自由のために20

 水を飲もう……



 なんとか受付を済ませた俺は部屋にあるウェルカムドリンクの中から水を手に取ってグラスに注ぎ、無理やり体内へ流し込んでいった。酒と食事で胃袋は満たされていたが、血中アルコールを薄めるためには水を飲まなければならない。会食から二時間。既に身体の端々まで酒分が行き渡っているからまさに焼け石に水。だとしても、やらないよりはやった方がいいのだ。




 少しずつ、時間をかけて飲もう……




 夜はまだ浅かった。日は跨いでいない。睡眠よりも水分摂取に時間を当てた方が良いと判断しソファに腰を据える。水はボトル二本。これを消化してから眠る算段。




 紅茶でも飲むか……




 アンバニサルで標準規格となったドリンクタブレットを棚から取り出しカップに入れてお湯に注ぐと即席の紅茶ができあがった。原理的には濃縮還元と同じである。味はティーパックと変わらない程度で特別な感動はないが、特にこだわりもないので問題ない。無音のまま座っているのも物悲しく感じたため、無造作にテレビをつける。
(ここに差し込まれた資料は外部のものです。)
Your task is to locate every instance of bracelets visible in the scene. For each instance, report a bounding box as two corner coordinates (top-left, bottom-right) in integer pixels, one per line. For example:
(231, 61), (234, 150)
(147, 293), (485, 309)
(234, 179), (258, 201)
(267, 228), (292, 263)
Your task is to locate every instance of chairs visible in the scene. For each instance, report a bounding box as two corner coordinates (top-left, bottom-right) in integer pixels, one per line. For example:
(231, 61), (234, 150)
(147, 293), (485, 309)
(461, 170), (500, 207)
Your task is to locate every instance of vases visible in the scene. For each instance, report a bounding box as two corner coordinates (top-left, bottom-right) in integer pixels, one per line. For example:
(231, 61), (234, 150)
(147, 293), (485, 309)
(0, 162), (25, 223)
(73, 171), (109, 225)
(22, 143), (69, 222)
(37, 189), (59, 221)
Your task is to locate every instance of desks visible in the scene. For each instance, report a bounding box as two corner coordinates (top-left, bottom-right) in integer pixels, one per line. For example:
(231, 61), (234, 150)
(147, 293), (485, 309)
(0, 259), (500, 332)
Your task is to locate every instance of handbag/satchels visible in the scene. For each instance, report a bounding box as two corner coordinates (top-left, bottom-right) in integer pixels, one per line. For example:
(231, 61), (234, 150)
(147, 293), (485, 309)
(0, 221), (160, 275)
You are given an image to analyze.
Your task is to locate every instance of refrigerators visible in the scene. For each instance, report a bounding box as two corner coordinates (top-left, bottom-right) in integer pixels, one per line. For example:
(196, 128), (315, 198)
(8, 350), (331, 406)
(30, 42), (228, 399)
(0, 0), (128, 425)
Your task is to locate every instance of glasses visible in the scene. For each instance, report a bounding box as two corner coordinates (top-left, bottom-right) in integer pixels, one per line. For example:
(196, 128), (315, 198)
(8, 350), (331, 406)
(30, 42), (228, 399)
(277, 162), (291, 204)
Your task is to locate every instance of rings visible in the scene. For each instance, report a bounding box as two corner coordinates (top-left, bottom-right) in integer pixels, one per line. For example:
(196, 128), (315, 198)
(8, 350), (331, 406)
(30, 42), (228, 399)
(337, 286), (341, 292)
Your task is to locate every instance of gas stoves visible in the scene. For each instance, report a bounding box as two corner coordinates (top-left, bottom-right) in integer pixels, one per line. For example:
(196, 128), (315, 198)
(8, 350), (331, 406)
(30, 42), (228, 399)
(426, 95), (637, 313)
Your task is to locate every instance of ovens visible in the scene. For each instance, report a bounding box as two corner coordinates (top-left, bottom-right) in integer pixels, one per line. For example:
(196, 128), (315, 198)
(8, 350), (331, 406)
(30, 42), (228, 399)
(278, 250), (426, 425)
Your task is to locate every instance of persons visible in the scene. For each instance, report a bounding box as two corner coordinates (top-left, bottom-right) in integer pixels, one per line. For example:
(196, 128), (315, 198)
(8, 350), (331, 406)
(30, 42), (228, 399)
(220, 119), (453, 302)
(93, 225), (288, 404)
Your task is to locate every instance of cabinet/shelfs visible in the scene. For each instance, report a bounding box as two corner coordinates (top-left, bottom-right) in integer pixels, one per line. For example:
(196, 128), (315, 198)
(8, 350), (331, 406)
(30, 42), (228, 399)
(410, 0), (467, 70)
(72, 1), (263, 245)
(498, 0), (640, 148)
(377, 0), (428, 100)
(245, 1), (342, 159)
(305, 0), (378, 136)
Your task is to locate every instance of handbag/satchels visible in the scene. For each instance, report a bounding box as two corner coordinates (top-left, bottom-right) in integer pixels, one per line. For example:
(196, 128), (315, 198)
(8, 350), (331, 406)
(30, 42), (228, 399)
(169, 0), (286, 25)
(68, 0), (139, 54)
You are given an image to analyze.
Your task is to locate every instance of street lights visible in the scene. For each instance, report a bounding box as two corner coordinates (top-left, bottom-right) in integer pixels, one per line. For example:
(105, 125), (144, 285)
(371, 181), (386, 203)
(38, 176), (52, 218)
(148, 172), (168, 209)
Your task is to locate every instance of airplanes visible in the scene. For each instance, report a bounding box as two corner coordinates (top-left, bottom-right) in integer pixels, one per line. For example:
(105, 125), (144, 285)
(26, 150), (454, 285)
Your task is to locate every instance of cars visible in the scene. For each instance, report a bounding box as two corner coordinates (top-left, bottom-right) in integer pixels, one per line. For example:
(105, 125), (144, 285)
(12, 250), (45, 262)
 地上波番組……ろくなものがやってないな……何故テレビ文化は廃れないのだろう……




 退屈な放送内容を眺めながら言葉なく愚痴るという無益の究極。昔、残業終わりにコンビニで酒を買って帰りワンルームのマンションで同じような真似をしていた。陶酔するにしても最悪な部類に入る。一チャンネルから順番にザッピングを繰り返してまた一に戻り溜息。ドラマの再放送、トークショー、低予算の映画、海外のアニメ作品(弊社の作品は高い金を払ってコア層をターゲットにできる枠を保持しているためこの時間帯には放送されない)など、愚にもつかない内容ばかり。消去法で選んだのは賢し気な人間が好みそうなスタンダップコメディ。政府批判に下ネタに差別。くだらないダーティージョークに白けながら紅茶と水を交互に飲んでいると意識が多少整理されてきたのでシャワーを浴びルームサービスでフルーツを頼んだ。ホテル料金の割高価格。これも浪費だ。ついでに水を三本頼んだら「有料ですがよろしいですか」ときたものだ。幾らだと聞いたら市販の三倍。どんな水かと思えばウェルカムドリンクと同じラベルである。あまりの暴挙にドアを叩いたオーダーテイカーへ「これ、ウェルカムドリンクで同じですよね。高いですけど、価格あっていますか」と文句を言うと「適正価格です」とのたまう。フルーツも温く鮮度が悪い。今思い返しても腹立たしい。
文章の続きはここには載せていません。